ЗАДАНИЯ ДЛЯ ВЫПОЛНЕНИЯ:
a: Сколько рублей автор письма дал Горнштейну на руки?
b: Процитируйте из письма всё, начиная со слов «Дорогая Женюша!» и вплоть до слов «произведет нужные покупки.».

ФРАГМЕНТ ТЕКСТА:
+ + + + + + +

15 марта 1915 г.
Дорогая Женюша!
Это письмо тебе подаст Горнштейн. Его приходится вновь командировать за велосипедами в Екатеринослав и телефонным имуществом в Петроград. Ему я дал на руки 400 рублей, а 800 приказал переслать тебе почтой… передай их Горнштейну, когда он приедет или заплати сама в магазины, где он произведет нужные покупки.
Вчера писал тебе с головной болью, к концу письма она как будто прошла, и я решил сходить в церковь, но назад еле дошел… пришел, упал и валялся от боли. Доктор дал какие-то гадости, и через час я был здоров. Так сильно у меня давно не болела голова, припадок был вроде того, при каком ты прикладываешь мне горячую воду. Характерно, что здесь на войне голова у меня болит сравнительно редко (кажется, вчера был третий или четвертый случай), и я это объясняю тем, что организм постоянно поднят; все функции проходят оживленно, а часто просто не замечаешь головную боль, она и проходит сама собою.

+ + + + + + +

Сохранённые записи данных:

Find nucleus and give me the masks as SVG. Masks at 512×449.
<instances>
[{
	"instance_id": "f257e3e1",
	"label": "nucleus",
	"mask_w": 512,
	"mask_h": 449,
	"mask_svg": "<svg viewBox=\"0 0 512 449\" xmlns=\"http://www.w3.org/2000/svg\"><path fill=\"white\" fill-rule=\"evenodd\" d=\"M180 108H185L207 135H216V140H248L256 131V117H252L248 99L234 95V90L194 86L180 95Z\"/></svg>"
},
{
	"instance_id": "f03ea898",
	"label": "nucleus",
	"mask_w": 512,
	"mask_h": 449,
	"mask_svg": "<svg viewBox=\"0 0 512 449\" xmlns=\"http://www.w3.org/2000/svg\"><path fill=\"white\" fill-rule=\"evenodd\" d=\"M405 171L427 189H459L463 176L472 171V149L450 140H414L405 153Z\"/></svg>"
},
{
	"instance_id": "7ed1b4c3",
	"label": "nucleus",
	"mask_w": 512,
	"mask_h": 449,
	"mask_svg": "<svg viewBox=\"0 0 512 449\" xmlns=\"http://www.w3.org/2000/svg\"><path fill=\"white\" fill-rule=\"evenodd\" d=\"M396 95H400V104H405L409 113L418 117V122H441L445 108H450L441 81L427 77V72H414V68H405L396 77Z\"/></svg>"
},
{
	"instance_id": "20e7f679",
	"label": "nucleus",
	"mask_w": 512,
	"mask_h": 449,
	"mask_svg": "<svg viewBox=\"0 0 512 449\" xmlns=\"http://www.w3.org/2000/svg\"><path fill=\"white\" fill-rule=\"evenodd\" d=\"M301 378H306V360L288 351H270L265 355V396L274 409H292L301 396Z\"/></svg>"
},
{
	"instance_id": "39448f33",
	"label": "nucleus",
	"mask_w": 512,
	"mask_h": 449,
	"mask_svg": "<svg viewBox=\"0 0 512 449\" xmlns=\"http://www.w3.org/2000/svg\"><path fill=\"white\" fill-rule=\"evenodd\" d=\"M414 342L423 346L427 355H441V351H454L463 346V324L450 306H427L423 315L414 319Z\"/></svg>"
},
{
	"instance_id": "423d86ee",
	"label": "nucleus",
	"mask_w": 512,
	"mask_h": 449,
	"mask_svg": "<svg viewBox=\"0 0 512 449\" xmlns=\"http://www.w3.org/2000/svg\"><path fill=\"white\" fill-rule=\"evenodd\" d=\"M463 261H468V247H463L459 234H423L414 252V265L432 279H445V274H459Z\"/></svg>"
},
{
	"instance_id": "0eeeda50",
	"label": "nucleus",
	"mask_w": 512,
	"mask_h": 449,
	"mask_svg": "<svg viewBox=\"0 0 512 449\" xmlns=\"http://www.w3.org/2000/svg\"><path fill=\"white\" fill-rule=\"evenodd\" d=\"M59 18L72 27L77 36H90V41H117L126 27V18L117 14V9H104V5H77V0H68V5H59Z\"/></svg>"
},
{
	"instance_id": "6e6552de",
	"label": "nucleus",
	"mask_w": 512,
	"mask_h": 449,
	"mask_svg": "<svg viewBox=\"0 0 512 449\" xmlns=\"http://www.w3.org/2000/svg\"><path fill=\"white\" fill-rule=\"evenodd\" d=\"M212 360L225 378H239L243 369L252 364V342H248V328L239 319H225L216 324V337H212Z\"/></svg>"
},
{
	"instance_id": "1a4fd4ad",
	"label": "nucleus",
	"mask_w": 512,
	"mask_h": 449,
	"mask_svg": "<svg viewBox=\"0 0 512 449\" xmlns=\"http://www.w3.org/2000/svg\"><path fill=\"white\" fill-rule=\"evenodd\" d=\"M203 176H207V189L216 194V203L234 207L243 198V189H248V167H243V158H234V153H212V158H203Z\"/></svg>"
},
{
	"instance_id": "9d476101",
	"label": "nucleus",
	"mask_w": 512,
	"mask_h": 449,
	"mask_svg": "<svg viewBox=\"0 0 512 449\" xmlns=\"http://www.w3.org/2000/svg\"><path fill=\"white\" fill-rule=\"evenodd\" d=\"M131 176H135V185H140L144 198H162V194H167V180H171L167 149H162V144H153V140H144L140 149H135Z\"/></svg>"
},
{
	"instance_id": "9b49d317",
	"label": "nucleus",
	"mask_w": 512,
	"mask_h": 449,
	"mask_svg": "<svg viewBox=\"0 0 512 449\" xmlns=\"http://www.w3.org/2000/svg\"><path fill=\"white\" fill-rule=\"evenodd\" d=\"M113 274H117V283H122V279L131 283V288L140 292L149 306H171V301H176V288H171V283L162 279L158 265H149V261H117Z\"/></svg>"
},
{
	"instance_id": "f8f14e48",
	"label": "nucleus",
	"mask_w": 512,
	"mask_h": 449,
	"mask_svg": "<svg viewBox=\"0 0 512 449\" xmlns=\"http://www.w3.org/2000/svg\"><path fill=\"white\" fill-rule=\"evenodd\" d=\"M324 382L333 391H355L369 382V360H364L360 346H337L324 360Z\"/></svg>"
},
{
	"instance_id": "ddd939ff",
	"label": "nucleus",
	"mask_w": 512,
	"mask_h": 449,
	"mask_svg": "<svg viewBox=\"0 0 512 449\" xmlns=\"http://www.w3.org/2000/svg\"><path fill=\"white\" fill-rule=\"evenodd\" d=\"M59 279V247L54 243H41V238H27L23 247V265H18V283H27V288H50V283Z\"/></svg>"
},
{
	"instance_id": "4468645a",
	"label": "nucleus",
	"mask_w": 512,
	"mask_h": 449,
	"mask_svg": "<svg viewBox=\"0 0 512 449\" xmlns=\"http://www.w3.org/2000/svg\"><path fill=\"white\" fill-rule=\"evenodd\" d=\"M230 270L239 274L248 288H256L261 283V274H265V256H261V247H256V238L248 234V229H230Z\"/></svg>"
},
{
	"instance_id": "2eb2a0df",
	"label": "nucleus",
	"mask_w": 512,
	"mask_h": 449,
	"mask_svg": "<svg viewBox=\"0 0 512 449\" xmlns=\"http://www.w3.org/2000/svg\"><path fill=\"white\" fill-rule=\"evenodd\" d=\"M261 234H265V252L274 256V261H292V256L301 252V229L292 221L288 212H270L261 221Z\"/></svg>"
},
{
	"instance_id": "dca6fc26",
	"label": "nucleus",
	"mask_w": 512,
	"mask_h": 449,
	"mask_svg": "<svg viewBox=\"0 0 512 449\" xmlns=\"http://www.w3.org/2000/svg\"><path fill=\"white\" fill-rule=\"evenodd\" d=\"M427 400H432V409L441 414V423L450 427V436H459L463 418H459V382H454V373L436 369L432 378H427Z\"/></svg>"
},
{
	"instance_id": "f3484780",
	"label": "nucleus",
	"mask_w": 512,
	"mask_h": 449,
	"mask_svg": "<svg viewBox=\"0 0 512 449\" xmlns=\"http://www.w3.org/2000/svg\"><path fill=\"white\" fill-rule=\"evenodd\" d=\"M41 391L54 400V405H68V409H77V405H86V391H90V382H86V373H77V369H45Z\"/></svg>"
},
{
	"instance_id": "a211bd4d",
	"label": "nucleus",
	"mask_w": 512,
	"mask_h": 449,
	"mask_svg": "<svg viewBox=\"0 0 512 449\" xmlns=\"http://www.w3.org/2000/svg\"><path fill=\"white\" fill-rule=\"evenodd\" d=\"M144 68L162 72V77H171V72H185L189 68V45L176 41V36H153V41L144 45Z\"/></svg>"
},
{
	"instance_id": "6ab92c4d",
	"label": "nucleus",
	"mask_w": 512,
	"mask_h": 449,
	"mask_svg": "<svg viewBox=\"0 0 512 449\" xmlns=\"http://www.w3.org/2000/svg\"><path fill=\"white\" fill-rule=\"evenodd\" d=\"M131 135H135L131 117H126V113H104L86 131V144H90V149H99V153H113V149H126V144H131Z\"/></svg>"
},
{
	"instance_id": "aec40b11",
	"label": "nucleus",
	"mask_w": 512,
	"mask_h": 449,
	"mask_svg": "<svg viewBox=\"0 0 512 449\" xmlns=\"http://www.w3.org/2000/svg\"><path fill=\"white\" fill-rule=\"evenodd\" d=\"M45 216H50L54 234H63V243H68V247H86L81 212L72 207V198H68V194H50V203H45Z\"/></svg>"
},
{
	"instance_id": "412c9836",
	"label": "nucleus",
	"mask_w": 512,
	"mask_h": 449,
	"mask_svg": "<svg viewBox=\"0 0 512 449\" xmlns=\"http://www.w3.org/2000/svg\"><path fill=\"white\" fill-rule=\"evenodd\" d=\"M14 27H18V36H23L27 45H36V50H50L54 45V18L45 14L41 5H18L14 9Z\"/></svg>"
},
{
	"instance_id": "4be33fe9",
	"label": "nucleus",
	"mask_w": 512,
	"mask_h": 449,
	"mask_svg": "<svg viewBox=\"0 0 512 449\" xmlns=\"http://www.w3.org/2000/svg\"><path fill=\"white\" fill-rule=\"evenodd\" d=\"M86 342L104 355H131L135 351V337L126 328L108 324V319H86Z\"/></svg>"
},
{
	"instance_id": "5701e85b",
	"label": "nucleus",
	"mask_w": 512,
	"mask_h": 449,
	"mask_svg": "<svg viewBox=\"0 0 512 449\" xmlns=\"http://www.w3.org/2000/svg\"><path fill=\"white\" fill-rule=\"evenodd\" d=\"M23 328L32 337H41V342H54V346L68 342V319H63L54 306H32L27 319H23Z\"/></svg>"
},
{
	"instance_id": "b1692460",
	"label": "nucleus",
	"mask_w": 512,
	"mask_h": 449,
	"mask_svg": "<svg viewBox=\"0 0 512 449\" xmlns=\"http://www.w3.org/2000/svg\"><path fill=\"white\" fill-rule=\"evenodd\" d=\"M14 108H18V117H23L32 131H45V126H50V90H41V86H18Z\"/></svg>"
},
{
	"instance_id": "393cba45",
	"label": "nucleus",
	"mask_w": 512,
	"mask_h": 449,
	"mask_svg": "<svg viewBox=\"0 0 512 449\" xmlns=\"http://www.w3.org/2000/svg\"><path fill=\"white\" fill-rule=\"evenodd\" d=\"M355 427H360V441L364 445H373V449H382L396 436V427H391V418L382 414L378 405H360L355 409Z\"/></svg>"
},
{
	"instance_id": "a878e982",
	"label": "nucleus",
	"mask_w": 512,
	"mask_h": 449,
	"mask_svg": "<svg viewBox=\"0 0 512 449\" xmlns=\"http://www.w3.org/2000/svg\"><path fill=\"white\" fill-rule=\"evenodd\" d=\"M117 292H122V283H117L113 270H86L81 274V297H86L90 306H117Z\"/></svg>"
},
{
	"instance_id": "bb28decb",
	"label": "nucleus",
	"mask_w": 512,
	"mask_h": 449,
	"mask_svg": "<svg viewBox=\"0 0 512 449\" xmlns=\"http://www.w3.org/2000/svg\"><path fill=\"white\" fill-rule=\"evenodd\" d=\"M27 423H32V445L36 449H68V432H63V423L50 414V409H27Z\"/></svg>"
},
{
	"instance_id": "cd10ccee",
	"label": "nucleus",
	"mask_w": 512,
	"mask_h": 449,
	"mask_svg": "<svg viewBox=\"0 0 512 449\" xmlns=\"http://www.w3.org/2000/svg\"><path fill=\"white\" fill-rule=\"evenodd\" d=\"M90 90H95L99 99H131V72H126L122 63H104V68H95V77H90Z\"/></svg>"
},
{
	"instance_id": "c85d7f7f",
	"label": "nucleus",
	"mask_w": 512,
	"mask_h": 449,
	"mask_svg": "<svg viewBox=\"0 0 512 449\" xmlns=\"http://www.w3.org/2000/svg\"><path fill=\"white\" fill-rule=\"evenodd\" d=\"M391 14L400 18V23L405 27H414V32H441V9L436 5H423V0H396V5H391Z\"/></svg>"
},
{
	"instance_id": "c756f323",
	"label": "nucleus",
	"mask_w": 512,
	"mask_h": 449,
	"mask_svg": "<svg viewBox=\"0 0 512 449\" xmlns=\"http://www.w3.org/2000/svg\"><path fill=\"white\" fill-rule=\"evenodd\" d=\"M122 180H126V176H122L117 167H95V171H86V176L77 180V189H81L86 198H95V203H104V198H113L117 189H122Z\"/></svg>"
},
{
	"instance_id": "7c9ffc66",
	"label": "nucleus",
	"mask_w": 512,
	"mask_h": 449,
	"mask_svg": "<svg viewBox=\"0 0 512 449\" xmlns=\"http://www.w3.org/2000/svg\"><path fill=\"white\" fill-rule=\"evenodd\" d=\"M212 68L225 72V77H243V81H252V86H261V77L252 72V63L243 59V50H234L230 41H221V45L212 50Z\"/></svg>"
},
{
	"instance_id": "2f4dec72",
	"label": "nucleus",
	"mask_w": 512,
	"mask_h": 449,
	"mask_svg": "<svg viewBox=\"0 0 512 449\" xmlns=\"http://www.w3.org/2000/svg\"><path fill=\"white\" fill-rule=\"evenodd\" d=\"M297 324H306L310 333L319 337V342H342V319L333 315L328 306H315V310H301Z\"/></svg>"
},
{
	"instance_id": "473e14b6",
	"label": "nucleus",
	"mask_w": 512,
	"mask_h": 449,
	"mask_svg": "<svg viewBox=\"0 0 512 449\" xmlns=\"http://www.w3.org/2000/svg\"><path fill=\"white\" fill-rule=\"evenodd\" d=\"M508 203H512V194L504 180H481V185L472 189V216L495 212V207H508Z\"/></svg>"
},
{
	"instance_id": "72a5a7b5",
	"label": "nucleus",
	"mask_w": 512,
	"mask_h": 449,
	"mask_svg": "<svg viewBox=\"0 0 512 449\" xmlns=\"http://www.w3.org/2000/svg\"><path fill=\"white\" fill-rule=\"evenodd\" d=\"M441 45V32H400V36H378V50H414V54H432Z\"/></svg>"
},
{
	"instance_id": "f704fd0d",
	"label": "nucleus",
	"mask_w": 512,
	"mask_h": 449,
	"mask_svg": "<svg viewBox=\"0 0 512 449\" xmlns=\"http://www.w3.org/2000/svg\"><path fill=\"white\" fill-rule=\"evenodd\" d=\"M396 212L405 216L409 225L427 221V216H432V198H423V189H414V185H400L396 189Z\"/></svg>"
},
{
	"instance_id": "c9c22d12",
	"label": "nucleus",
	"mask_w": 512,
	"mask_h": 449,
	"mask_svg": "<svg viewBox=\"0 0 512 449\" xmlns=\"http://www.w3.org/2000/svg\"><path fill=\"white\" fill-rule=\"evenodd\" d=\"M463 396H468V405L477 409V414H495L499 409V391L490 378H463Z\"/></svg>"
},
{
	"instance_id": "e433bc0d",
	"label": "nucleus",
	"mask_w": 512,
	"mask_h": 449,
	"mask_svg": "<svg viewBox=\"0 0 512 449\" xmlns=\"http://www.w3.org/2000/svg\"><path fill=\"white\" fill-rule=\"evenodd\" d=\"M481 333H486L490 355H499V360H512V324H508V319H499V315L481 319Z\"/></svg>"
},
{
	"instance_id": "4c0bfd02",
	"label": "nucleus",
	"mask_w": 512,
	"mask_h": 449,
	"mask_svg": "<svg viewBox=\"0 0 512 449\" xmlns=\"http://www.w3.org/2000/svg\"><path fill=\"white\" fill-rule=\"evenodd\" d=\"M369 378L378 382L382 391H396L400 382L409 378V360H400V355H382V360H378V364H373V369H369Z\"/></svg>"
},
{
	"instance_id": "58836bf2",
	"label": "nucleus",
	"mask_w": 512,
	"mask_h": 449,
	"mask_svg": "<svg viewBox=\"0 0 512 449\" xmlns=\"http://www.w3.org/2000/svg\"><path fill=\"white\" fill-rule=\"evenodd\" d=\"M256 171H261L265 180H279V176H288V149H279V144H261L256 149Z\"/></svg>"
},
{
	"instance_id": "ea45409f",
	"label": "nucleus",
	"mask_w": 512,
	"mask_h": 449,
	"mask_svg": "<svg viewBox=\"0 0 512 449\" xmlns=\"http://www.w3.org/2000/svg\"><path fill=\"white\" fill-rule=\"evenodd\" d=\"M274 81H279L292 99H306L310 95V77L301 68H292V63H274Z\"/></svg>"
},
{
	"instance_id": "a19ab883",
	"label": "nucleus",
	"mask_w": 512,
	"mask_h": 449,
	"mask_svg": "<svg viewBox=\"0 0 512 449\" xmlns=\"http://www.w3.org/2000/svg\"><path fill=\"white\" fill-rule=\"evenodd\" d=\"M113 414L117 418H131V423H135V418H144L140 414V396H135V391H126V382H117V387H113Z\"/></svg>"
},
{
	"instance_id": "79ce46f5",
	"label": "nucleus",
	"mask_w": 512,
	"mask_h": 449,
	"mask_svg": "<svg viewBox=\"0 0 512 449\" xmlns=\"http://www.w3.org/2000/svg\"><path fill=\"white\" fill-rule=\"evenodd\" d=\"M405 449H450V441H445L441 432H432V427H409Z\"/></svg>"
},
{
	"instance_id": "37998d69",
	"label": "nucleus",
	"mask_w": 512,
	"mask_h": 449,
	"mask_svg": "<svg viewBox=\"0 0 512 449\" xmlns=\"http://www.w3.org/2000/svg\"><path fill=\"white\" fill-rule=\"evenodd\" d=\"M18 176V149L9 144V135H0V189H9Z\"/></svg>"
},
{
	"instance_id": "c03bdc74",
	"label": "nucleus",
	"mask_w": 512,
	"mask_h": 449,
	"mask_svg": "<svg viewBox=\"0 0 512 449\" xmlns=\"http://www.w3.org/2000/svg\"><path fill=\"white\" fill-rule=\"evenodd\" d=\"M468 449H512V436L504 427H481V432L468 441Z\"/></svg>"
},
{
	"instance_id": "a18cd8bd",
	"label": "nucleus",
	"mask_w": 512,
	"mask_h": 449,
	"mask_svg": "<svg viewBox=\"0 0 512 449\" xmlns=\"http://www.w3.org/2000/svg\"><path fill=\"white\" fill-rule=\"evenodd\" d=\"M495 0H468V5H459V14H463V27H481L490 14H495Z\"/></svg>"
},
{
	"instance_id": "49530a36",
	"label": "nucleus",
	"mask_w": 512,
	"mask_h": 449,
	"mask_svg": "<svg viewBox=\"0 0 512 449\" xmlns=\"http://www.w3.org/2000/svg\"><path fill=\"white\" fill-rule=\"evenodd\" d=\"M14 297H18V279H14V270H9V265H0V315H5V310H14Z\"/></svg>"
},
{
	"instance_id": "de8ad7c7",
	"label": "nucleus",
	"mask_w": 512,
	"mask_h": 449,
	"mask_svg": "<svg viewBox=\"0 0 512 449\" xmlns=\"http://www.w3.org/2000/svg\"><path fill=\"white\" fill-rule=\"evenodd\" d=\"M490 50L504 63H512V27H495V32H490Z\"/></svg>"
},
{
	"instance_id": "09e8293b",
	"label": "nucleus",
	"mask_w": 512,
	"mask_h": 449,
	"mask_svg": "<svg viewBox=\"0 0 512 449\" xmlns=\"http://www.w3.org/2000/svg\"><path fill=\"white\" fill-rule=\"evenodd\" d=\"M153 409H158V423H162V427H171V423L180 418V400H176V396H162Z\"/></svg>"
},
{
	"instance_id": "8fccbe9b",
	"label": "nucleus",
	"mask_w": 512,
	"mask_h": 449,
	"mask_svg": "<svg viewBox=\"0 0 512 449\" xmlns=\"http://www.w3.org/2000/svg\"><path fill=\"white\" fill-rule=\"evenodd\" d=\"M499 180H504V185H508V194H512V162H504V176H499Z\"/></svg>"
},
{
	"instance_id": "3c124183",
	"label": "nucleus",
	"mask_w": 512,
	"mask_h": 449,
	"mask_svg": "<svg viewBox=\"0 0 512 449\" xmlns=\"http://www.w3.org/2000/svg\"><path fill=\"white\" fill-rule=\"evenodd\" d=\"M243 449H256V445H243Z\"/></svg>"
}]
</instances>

+ + + + + + +

ИТОГОВЫЕ РЕЗУЛЬТАТЫ:
a: 400 рублей.

b:
Дорогая Женюша!
Это письмо тебе подаст Горнштейн. Его приходится вновь командировать за велосипедами в Екатеринослав и телефонным имуществом в Петроград. Ему я дал на руки 400 рублей, а 800 приказал переслать тебе почтой… передай их Горнштейну, когда он приедет или заплати сама в магазины, где он произведет нужные покупки.